--- WORK TO BE COMPLETED ---
Select every line in the records below that contains the string "wooden", and copy each one out.

Some records
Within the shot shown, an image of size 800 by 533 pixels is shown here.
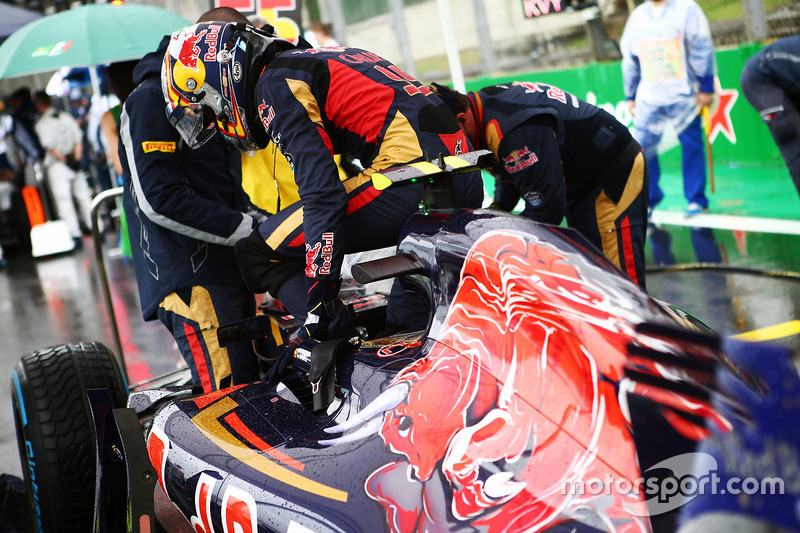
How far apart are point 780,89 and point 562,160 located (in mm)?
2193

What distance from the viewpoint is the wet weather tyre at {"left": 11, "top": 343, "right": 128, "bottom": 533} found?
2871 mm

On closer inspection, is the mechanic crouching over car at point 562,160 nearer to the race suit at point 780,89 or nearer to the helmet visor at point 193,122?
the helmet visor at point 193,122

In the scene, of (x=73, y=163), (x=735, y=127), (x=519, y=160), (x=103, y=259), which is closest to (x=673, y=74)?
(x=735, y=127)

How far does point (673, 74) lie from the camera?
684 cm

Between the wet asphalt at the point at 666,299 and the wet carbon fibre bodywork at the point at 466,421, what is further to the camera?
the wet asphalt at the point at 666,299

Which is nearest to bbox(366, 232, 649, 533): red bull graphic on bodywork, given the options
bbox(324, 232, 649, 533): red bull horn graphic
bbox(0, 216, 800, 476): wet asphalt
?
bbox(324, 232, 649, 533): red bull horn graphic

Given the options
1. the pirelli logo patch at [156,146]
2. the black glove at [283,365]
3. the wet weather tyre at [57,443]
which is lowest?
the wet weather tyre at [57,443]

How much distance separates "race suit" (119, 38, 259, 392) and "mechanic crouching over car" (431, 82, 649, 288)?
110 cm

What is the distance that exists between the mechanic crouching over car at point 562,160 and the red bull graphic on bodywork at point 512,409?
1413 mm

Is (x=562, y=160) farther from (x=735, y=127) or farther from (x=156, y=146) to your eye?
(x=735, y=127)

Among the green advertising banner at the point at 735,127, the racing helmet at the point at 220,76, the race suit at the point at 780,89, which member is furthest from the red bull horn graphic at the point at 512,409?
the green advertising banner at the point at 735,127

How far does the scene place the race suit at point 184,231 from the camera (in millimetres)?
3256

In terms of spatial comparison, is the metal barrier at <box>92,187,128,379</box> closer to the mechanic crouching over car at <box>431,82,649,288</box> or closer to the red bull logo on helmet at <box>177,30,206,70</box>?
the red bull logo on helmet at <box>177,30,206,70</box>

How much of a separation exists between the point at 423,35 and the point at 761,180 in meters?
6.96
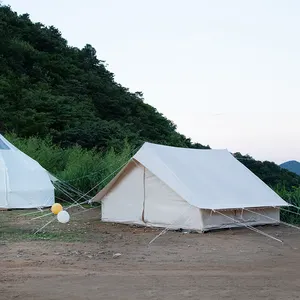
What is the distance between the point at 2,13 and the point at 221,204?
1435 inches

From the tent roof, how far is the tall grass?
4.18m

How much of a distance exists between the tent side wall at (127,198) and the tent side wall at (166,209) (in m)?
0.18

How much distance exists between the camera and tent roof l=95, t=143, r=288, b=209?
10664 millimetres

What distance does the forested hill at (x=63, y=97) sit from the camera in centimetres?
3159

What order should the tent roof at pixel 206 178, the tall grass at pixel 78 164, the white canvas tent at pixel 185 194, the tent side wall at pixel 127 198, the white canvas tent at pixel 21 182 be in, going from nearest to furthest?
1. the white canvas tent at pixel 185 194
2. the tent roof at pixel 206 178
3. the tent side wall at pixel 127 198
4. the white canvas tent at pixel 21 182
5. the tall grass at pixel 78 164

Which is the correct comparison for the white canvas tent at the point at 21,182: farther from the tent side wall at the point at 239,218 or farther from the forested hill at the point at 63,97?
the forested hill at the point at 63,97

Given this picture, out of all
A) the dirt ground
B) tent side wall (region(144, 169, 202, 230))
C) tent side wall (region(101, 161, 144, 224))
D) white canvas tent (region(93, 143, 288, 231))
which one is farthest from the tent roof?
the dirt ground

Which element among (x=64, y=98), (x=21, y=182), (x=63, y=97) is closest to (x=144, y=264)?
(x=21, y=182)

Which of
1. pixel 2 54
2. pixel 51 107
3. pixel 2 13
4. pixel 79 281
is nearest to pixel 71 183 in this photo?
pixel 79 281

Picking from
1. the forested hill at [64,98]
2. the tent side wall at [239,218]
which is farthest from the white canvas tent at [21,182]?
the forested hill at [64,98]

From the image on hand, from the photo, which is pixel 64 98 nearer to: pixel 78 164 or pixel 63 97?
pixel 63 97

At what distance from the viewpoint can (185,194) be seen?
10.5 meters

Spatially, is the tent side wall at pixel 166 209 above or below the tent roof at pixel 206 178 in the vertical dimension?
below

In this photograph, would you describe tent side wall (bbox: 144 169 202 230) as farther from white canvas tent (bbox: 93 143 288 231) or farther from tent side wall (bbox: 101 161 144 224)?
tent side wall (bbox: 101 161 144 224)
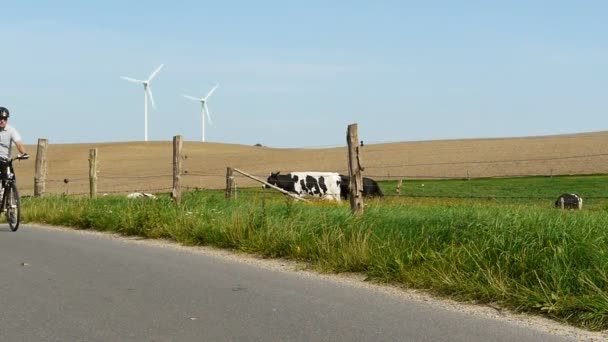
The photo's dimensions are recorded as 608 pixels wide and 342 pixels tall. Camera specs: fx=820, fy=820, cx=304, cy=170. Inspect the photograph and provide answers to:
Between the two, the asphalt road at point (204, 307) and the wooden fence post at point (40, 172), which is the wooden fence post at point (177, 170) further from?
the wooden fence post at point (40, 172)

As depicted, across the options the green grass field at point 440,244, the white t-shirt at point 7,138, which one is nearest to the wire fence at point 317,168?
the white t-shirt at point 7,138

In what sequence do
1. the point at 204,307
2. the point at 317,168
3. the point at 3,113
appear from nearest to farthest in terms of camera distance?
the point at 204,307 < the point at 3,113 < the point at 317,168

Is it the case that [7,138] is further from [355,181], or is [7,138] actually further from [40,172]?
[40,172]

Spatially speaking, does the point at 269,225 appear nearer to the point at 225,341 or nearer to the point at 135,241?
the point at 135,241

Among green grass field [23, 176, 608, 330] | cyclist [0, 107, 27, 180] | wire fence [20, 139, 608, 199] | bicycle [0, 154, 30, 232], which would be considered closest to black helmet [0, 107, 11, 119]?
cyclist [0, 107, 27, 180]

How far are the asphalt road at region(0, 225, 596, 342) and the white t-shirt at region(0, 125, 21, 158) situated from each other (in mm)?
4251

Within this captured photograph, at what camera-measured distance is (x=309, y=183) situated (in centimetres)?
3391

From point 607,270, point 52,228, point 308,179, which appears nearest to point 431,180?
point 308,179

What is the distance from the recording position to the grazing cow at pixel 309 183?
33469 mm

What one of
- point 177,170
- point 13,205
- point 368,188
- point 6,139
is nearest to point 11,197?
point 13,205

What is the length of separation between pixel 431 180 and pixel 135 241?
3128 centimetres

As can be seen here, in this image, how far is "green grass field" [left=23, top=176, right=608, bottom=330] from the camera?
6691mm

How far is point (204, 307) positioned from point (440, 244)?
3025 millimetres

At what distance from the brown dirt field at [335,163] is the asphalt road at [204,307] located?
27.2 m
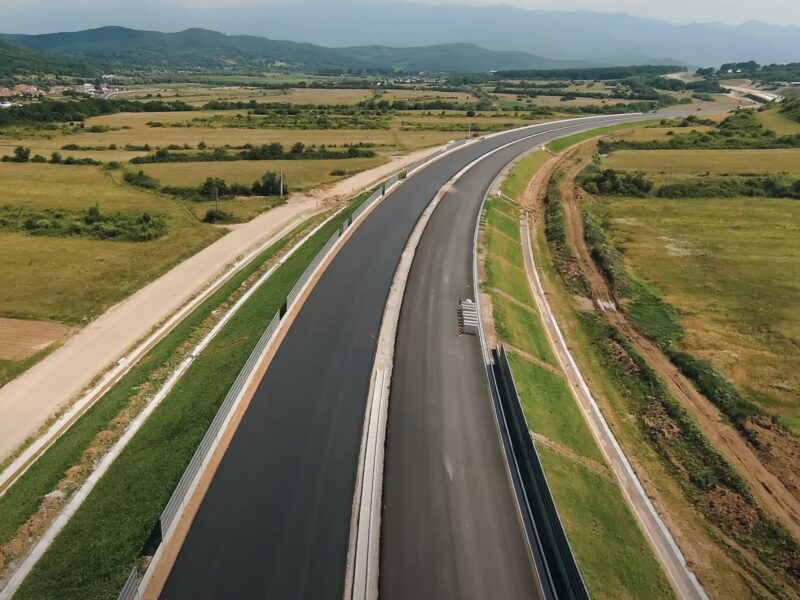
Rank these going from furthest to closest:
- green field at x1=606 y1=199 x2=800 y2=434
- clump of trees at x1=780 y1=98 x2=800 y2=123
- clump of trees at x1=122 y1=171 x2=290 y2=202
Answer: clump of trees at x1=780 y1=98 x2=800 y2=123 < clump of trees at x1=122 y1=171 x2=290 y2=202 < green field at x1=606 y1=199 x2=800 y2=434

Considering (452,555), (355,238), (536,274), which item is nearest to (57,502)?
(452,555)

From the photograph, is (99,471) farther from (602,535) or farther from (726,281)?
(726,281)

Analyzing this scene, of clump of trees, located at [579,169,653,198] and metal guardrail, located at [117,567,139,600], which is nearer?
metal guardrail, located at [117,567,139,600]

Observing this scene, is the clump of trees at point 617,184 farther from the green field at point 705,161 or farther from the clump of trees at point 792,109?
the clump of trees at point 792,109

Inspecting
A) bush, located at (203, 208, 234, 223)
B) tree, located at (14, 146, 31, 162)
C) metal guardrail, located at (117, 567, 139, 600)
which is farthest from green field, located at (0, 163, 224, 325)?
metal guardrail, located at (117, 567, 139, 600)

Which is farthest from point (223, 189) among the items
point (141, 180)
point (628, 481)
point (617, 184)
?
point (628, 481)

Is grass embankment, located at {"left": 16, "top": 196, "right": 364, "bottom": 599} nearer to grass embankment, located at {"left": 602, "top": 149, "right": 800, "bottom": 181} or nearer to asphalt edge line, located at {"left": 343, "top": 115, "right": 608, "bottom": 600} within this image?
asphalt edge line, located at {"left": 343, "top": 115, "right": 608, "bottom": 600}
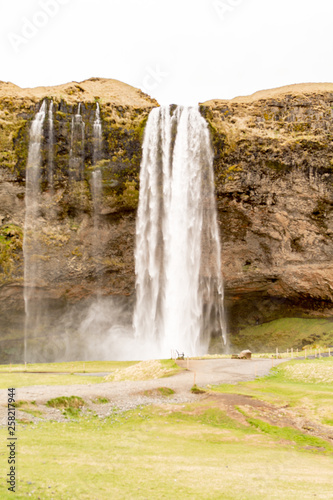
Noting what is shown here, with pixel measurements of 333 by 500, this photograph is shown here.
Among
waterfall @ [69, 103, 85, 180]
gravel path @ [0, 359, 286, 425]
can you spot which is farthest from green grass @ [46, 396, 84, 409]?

--- SOLUTION BELOW ---
Between the two, the asphalt road at point (204, 307) and the wooden fence post at point (40, 172), which is the wooden fence post at point (177, 170) further from?
the wooden fence post at point (40, 172)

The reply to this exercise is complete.